The City of Inglewood is where “The only thing that’s changed is everything,” according to its website. True, there have been a lot of changes recently: The K Line runs through the city on its way to the airport; the Kia Forum hosts big concerts; the Youth Orchestra of L.A. and the Girl Scouts Greater Los Angeles have set up shop in the city; and the Rams and the Chargers are playing in its new SoFi Stadium.

And more changes are coming: a new 18,000-seat basketball arena is being built; the city will host an NCAA championship bowl in 2023; and later, the opening ceremonies of the 2028 Olympics will be celebrated there.

Even with all this, incumbent Mayor James Thurman Butts, Jr. is facing five challengers in next month’s election. On Feb. 1, 2011, Butts was sworn in as Inglewood’s 12th mayor. While completing the aforementioned changes, he was re-elected Mayor of Inglewood with over 83% of the votes cast in 2014. He was again re-elected in 2018.
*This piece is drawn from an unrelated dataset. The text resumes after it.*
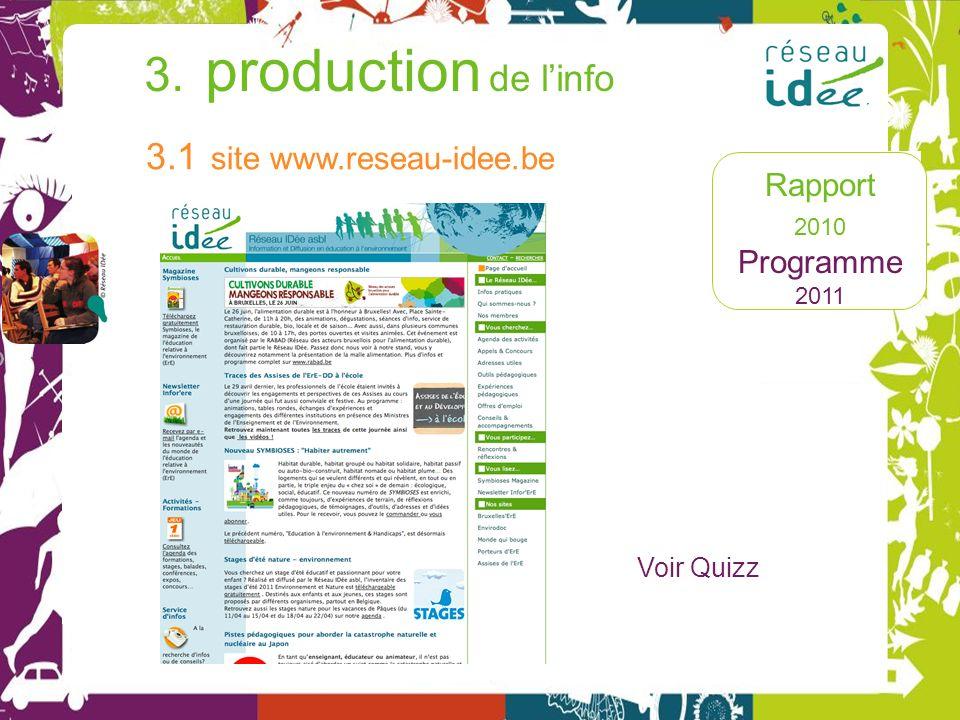 Rapport 2010 Programme 2011 3.1 site www.reseau-idee.be 3. production de linfo Voir Quizz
OW spoke to this November’s six candidates — James Butts; Raina Carrillo; Fredrisha Dixon; Angelique Johnson; Chika Ogoke; and Miya Walker — and asked each some questions about Inglewood.

Q: The entire city is nine miles wide, but during the housing crisis, there have been some new apartment developments going up in the area. With construction of the entertainment facilities, it’s rumored that many Inglewood residents have been priced out of living in the city, though there are some older rent control units that give long-term residents some protections. Comments?
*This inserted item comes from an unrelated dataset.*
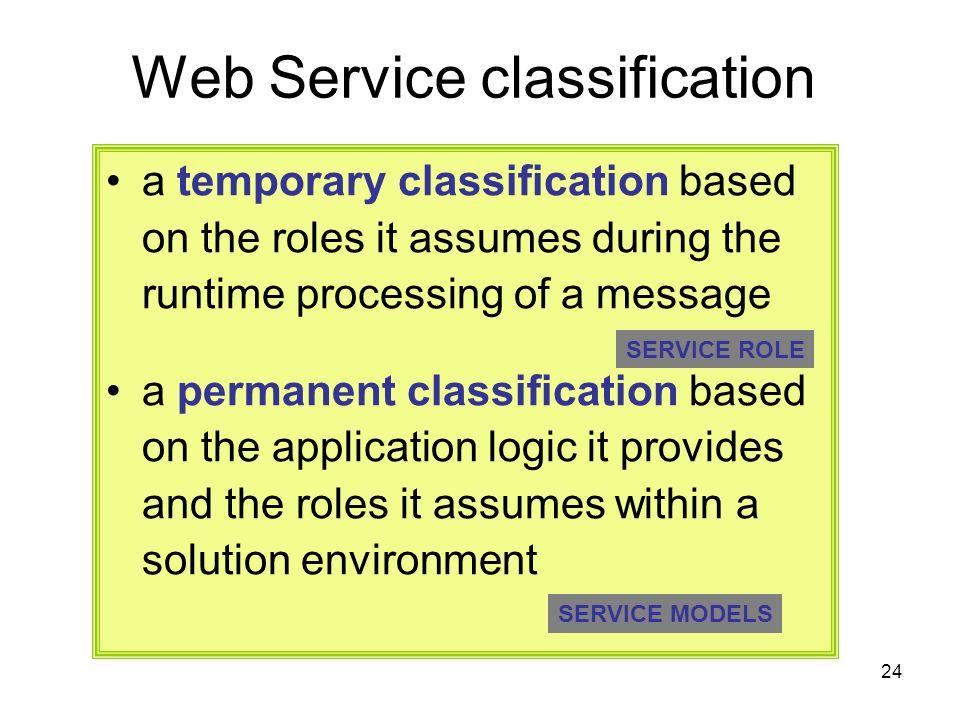 Web Service classification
Butts (https://joinjamesbutts.com): In spite of new housing developments being constructed including the one at Beach and Hyde Park, rumors circulate that long-time residents are being priced out of the city. Butts dismisses such criticism as possibly racially motivated, and directed at a minority dominated metropolis of Black and Brown people becoming “too big for their breeches,” in the eyes of outsiders. He notes that soaring real estate prices in his town are on par with the rest of Los Angeles County. 

“Yes, we do have good property values, and we’re happy about it.” he said.
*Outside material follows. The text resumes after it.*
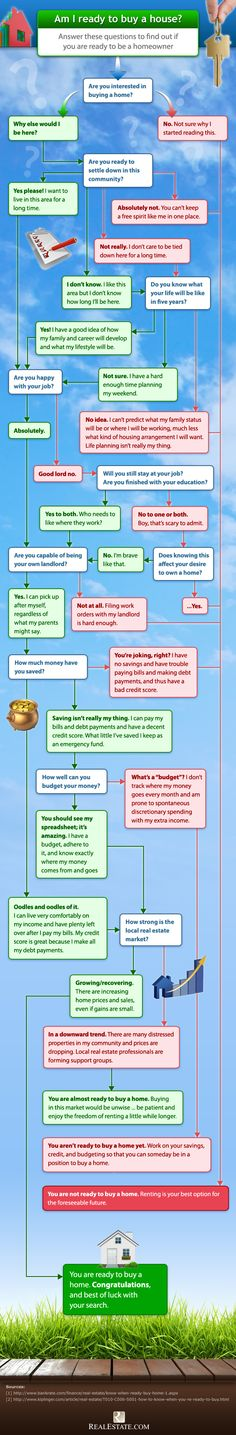 Are you ready to buy a home? Flowchart.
On his website, Butts further exclaimed: “Inglewood residents like what they see and want to continue on the path of self-determination while creating generational wealth for their children and grandchildren. Promises were made by me when I ran and Inglewood residents can see the results everyday.”

Carrillo (https://www.rainaforinglewood.com): “I have been canvassing door to door for my campaign and 90% of our residents that I have spoken to are not happy with the gentrification and the displacement,” she said. “Affordable Housing is being misused because these new apartments are very pricey. I plan to create permanent housing and redefine what real affordable housing should be. I called to check on a new building for a three-bedroom apartment, and it was $3500 a month, which is insane.”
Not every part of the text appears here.